Pilkada
vs Pil KB
Ali Maschan Moesa ;
Wakil
Rais Syuriah PW NU Jatim;
Guru Besar Sosiologi Bahasa UIN
Sunan Ampel Surabaya
|
JAWA
POS, 24
Februari 2017
Semakin dewasa usia NKRI, manusia Indonesia sebagai warga
negara ternyata semakin ”bijak”. Komentar seperti itulah yang kerap kita
dengar seusai pilkada serentak 15 Februari 2017. Yaitu 101 pilkada yang
kondusif dan aman untuk memilih gubernur/bupati/wali kota di seluruh
Indonesia.
Namun, sebenarnya masih tersisa pertanyaan penting dalam
pesta demokrasi tersebut. Yaitu, mengapa masih begitu dominan dan kentalnya
”pendekatan elite” dalam kehidupan politik di negeri ini? Jawaban klasiknya
adalah karena elite adalah produsen politik, sedangkan masyarakat adalah
konsumen politik. Elite politik bagaikan pengusaha dan penjual yang
menjajakan dagangan mereka berupa agenda dan program politik yang kemudian
ditawarkan ke pasar terbuka yang bernama pilkada.

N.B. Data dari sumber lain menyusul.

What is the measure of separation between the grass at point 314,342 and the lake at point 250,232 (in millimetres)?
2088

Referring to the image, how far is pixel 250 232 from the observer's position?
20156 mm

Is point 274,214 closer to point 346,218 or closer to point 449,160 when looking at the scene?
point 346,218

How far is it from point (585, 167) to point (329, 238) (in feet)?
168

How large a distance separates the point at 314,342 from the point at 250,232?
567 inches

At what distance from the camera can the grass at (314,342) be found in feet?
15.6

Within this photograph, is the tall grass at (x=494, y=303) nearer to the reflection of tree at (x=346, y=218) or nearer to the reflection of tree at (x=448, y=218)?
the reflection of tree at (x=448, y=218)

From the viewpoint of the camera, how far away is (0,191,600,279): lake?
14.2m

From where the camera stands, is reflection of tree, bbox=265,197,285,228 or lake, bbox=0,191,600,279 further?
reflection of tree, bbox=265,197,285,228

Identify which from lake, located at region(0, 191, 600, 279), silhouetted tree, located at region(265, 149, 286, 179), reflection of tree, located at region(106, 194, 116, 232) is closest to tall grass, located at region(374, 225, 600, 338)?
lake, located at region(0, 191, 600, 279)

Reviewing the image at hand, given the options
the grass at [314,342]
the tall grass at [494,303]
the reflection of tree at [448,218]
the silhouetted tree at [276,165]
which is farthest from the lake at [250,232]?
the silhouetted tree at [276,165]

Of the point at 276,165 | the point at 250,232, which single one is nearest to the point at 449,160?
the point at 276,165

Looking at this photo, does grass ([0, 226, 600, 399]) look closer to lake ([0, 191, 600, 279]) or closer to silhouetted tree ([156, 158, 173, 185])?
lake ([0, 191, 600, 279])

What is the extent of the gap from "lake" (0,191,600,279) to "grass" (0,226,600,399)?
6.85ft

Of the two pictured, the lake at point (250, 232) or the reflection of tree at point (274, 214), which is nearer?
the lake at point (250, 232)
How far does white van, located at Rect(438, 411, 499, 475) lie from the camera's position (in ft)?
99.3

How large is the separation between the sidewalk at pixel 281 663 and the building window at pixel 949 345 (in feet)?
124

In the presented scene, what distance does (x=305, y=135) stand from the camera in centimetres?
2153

Secara substansial, kita berkeyakinan bahwa pilkada dan
pemilu tidaklah identik dengan demokrasi. Memang pilkada adalah instrumen
untuk melegitimasi kekuasaan. Tetapi, pilkada bukanlah obat ajaib yang mampu
menyelesaikan semua masalah yang menimpa wong cilik; padahal pemilik
kekuasaan dan kedaulatan adalah rakyat.
O’Donnell dan Schmitter, penulis buku Transition from
Authoritarian Rule, menyatakan bahwa transisi dari rezim otoriter menuju
”sesuatu yang lain” selalu belum jelas. Sesuatu itu bisa jadi ditegakkannya
demokrasi politik, bisa berupa pemulihan kembali suatu bentuk pemerintahan
otoriter baru yang lebih kejam. Bisa pula hasil akhirnya adalah ”sekadar”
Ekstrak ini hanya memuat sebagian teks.